Speed up the matrix inversion computation with PARDISO?

Nan_Deng · ‎03-27-2012

The most time consuming part of my application is toinvert a fully-populated complex matrix. I used the PARDISO solver from MKL, and the process works fine, except when the matrix getting larger.

In a recent runthe matrix to be inverted is of the size 60200 by 60200. The machine running the code is an HP DL980 server with 64 cores at 2.4GHz, 1TB memory.

The solutionprocess appears to be in three stages:first the codeuses only one core for about 90-150 hours (for different frequencies) using about 170GB of memory, then the parallel processing part kicking in, uses up to 32 cores for about 8 - 10 hours with up to 320 GB of memory, finally the run uses one core again for about 10-15 hours, with 120 - 170 GB of memory (All times are calendar time. CPU time is about 400 hours in total).

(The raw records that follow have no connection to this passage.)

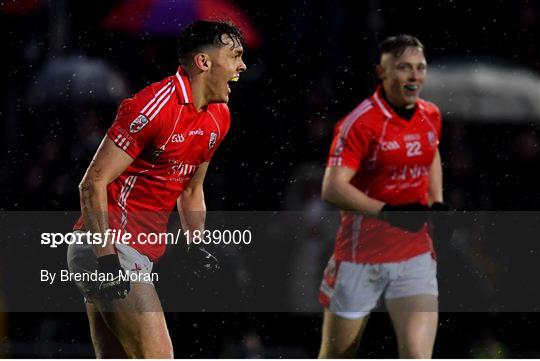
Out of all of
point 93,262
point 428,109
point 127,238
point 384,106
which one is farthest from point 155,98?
point 428,109

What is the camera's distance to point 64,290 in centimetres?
605

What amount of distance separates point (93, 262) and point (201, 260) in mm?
480

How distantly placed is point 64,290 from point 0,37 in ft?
5.24

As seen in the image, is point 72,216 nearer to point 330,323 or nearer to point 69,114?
point 69,114

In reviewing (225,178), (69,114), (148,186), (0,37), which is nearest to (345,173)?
(148,186)

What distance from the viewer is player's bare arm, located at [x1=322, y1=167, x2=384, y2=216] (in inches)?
197

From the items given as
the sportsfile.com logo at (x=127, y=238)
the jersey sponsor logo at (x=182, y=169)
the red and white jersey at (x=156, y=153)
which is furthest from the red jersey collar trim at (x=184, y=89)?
the sportsfile.com logo at (x=127, y=238)

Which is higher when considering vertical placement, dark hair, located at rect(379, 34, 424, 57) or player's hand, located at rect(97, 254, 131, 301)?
dark hair, located at rect(379, 34, 424, 57)

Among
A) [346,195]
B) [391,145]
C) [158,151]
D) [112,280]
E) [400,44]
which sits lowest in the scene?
[112,280]

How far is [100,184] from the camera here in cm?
411

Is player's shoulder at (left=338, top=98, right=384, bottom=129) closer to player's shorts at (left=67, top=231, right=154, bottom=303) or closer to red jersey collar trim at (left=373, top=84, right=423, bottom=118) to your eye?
red jersey collar trim at (left=373, top=84, right=423, bottom=118)

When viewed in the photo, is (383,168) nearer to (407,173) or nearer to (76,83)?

The most frustrating period during the run is obviously the first stage. 90 - 150 hours for a single processor are about 4 - 6 days while all other processing power of 63 cores are wasted. I wonder if there is any way to speed up the period and utilize the power of other cores? Even just a factor of two (may be factorize odd and even rows concurrently?) would be greatly improve the performance. Is there any pre-processor we can do to the matrix to get it run faster?

I'd appreciate any input and ideas on how to improve the code.

Nan Deng

Chao_Y_Intel · ‎03-27-2012

Hello,

How is the parallel parameter set in the computation? To enable the parallel in teh phase 1, it needs to set the iparm(2) as 3:

iparm:

If iparm(2) = 3, the parallel (OpenMP) version of the nested dissection algorithm is used. It can decrease the time of computations on multi-core computers, especially when PARDISO Phase 1 takes significant time.

The default value of iparm(2) is 2

Thanks,
Chao

Nan_Deng · ‎03-28-2012

Thanks for your suggestion. I tried to useiparm(2)=3 and tried a smaller size model, but there is no improvement for over all solution time. Did I miss anything? Should I try some other parameters?

By the way, is iparm(2)=3 implemented by Intel? I checked the latest PARDISO manual (ver. 4.1.2, updated 2/12/2011) and there is no mention about this option. Is the latest intel version of pardiso compatible with the original author's latest version? Say in the manual 4.1.2, there aredefinitions for iparm(n)n = 34, 51, 52 whichrelated to parallel processing but are not defined in the MKL's help file, are these options still valid under intel's version?

Also, iparm(3) is not defined in intel's help file, can I just leave it0? how can we determine the number ofcores to be used in the process?

Thanks,
Nan Deng

Alexander_K_Intel2 · ‎03-28-2012

Hi,

Do you use Intel MKL PARDISO or PARDISO from Basel? If you use Intel PARDISO could you provide names of MKL library which you use to compile your project? If you link serial version of libraries then only one thread will use for PARDISO solver, if use parallel version and don't set some additional parameters parallel version of PARIDSO with maximum number of threads will be used. That's why I asked about your linkline.

With best regards,

Alexander Kalinkin

Nan_Deng · ‎03-29-2012

I use the latest version of the composer, installed in my Windows 2008 Visual Studio shell from previous installation. And I use PARDISO from MKL.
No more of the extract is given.